A risk is an unplanned event that may or may not occur, but if it does, it will impact your project objectives such as scope, cost, quality or schedule. The impact can be positive or negative.
A positive risk has a positive impact while the impact of a negative risk is negative. You would like to realize a positive risk while avoiding a negative risk. If avoidance is not possible, you will try to reduce the impact or the probability of a negative risk.
You will identify these risks during the planning phase and develop a plan to manage them.
Strategies to manage negative and positive risks are different. In this blog post, we will discuss negative risk response strategies. I have discussed positive risk response strategies in another blog post.
Negative Risk Response Strategies
According to the PMBOK Guide, 6th edition, we have five strategies to manage negative risks:
Ideally, you want to avoid risks, but it is not possible in most cases.
You use the escalate risk response strategy when you cannot manage risk on your own because you lack the authority, resources, or knowledge required for a response.
You contact your PMO or management to take responsibility for managing the risk. Once management accepts, you won’t take any further action except recording it in the risk register.
For example, the government announces a regulation that could impact your project negatively. You have no resources to manage this risk, so you approach management.
This risk response strategy helps you lessen the impact or probability of the risk. Put simply, this strategy decreases the severity of the risk.
For example, a team member may leave during the peak of your project. To reduce the impact of his absence, you find another employee with similar qualifications in your organization and inform his boss that you may need him for your project.
The new employee may not be as capable, but he can cover.
You use this strategy when you lack skills or resources to manage the risk, or you are too busy to manage it.
In this strategy, you transfer the responsibility to a third party. If the risk occurs, the third party will manage it and you will be safe from the impact. Please note that transferring does not eliminate the risk; it only shifts the responsibility of managing the risk to a third party.
For example, you have to install equipment, and you have little experience with this task. The task is complex, and very few contractors have done it successfully. Therefore, you find a contractor and ask them to do the task for you and sign a fixed price contract.
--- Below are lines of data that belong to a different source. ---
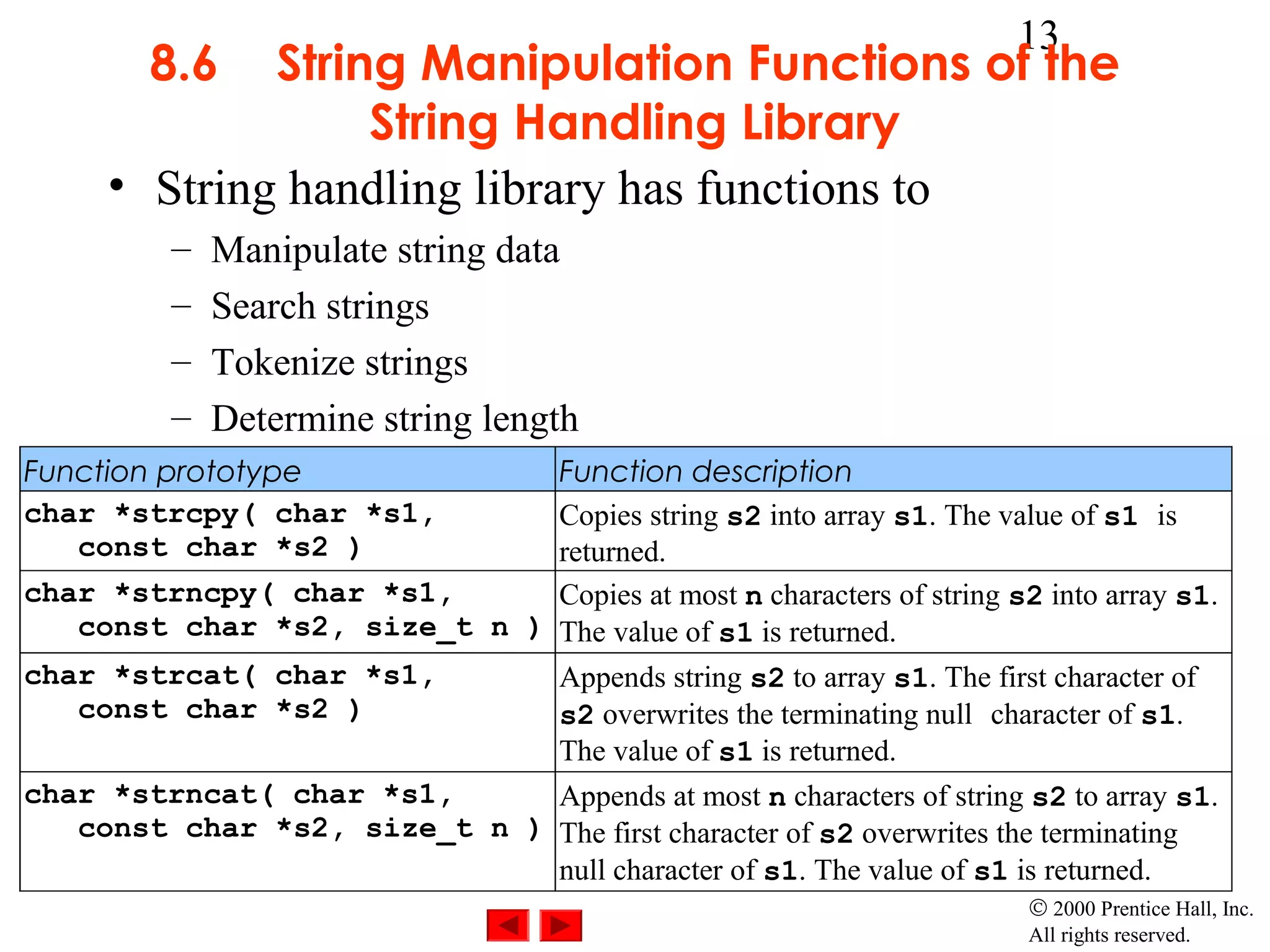 13

8.6 String Manipulation Functions of the String Handling Library

• String handling library has functions to
– Manipulate string data
– Search strings
– Tokenize strings
– Determine string length

| Function prototype | Function description |
|---|---|
| char *strcpy( char *s1, const char *s2 ) | Copies string s2 into array s1. The value of s1 is returned. |
| char *strncpy( char *s1, const char *s2, size_t n ) | Copies at most n characters of string s2 into array s1. The value of s1 is returned. |
| char *strcat( char *s1, const char *s2 ) | Appends string s2 to array s1. The first character of s2 overwrites the terminating null character of s1. The value of s1 is returned. |
| char *strncat( char *s1, const char *s2, size_t n ) | Appends at most n characters of string s2 to array s1. The first character of s2 overwrites the terminating null character of s1. The value of s1 is returned. |

© 2000 Prentice Hall, Inc. All rights reserved.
In this way, you have transferred the risk responsibility to a third party, and now they will complete the task within the agreed time and cost.
Transferring a risk can cause a secondary risk. For example, although you have given a third party the responsibility, you are responsible for the project from the client’s point of view.
Here, you try to eliminate the risk or its impact. You do this by changing your project management plan, changing the project scope, or by changing the schedule.
You use this strategy with critical risks. This is the best technique for risks, but you cannot use it at all times.
Using this technique is easy if you identify the risk in an early stage, as changing the scope or plan in later stages is difficult and costly.
You will have to convince the client or your management to change the scope or schedule to use this strategy. You can only use the avoid risk response strategy after their approval.
For example, you find that there is a chance of rain during certain periods and you have work planned outdoors at that time. Therefore, you move these activities to a few days later to avoid the risk.
You can use this risk response strategy with positive and negative risks. Here you take no action to manage the risk other than acknowledging it.
You use this strategy with non-critical risks when it is not possible or practical to respond to the risk using other strategies, or if the importance of the risk does not call for a response.
You can accept the risk either by actively or passively acknowledging it. In an active acceptance strategy, you keep a separate contingency reserve to manage the risk, and in passive acceptance, you do nothing except record to the risk register.
For example, you are digging for construction works, and there is a risk of finding artifacts, though the chances are low. So you record this \ in the risk register and take no action because a response plan is costly with no guarantee of finding an object of interest.
Negative risks affect your project objective negatively and as a project manager, you will try to minimize the impact. You have five strategies to manage negative risks. Every strategy has its own importance and you will select the best strategy suitable for the situation and risk. Out of these five strategies, escalate is the only strategy where you don’t have any responsibility since top management handles it.
How do you select a risk response strategy for a negative risk? Please share your thoughts in the comments section.
This topic is vital from a PMP and PMI-RMP exam point of view, and you will see many questions on this topic. Therefore, have a better understanding of these concepts before attempting the exam.